> [WHAT YOU WILL DO]: Rewrite each of the rows below, replacing "gold ring" with "platinum ring" wherever it occurs and leaving everything else unchanged. Omit the pictures from your answer.

> [EXERCISE DATA]:
------------------------------------------------------------------------

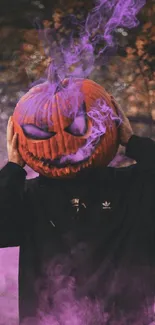 Person wearing pumpkin head with purple smoke in a spooky forest.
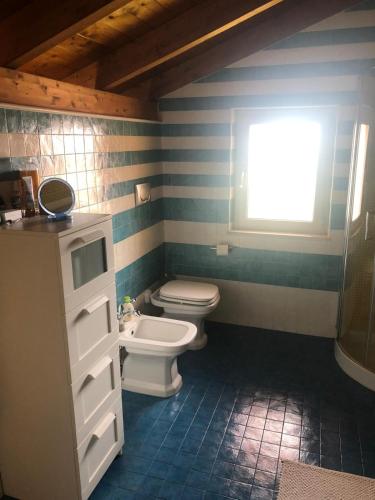 a bathroom with a toilet and a sink and a window at La casa di Carola in Termoli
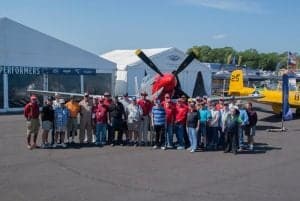 Veterans photo in front of Red Nose Mustang at Sun 'n Fun 2016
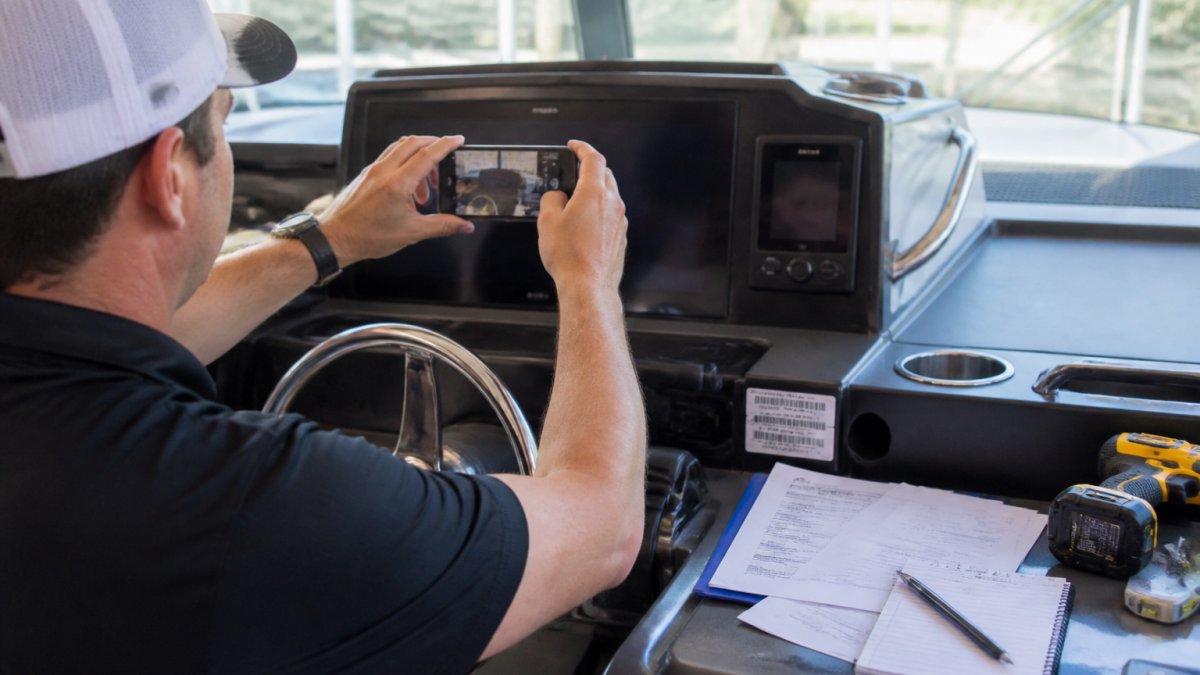 Boat owner photographing a chartplotter screen and serial number label to document a marine electronics claim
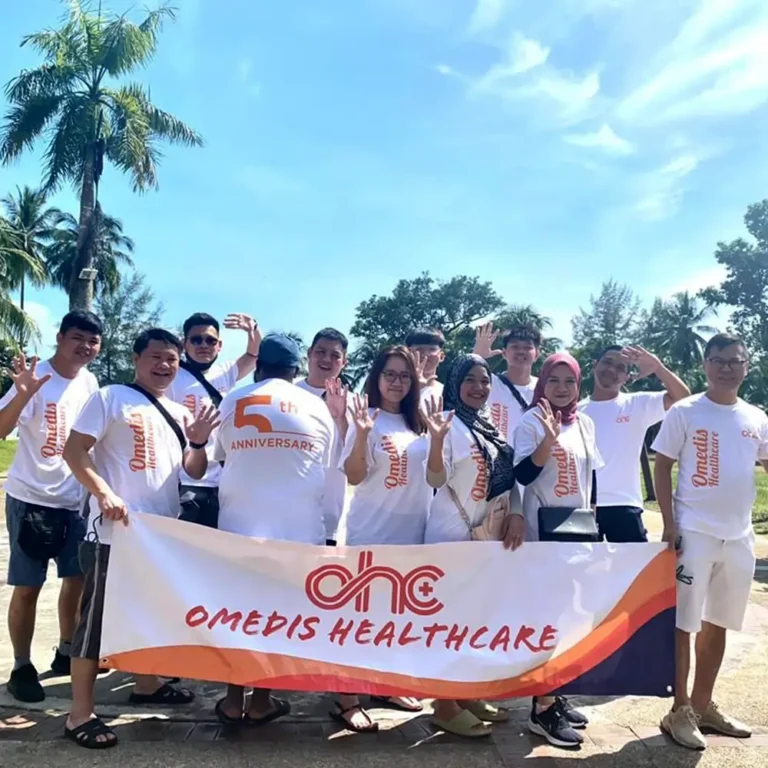 Corporate healthcare team event t-shirts Malaysia - Medical vendor staff wearing custom DTF heatpress printed white Orensport microfiber shirts for team building activity (QD04)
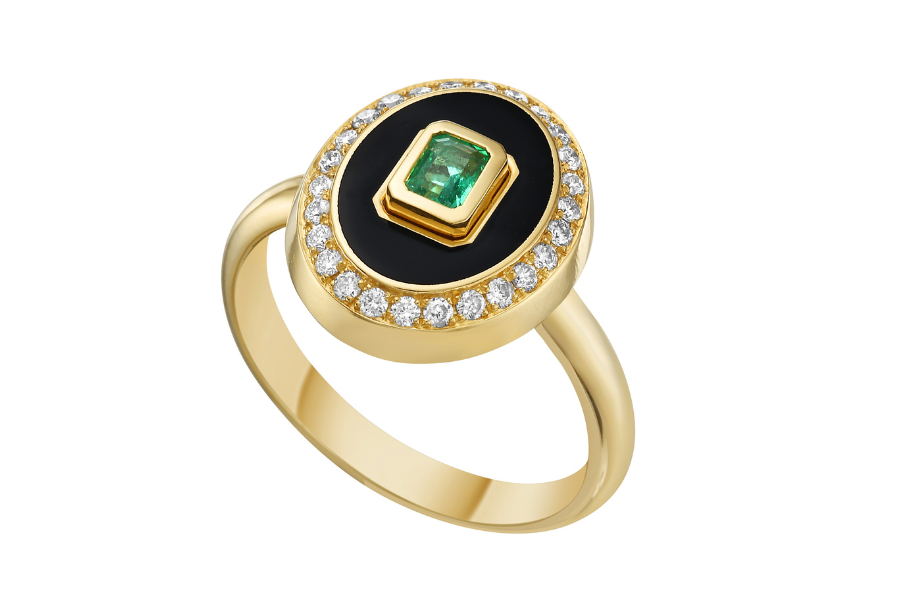 Lionheart gold ring A gold ring with an oval black onyx center, bordered by small white diamonds, featuring a rectangular green gemstone set in the middle.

------------------------------------------------------------------------

> [FINISHED TASK]:
 Person wearing pumpkin head with purple smoke in a spooky forest.
 a bathroom with a toilet and a sink and a window at La casa di Carola in Termoli
 Veterans photo in front of Red Nose Mustang at Sun 'n Fun 2016
 Boat owner photographing a chartplotter screen and serial number label to document a marine electronics claim
 Corporate healthcare team event t-shirts Malaysia - Medical vendor staff wearing custom DTF heatpress printed white Orensport microfiber shirts for team building activity (QD04)
 Lionheart platinum ring A platinum ring with an oval black onyx center, bordered by small white diamonds, featuring a rectangular green gemstone set in the middle.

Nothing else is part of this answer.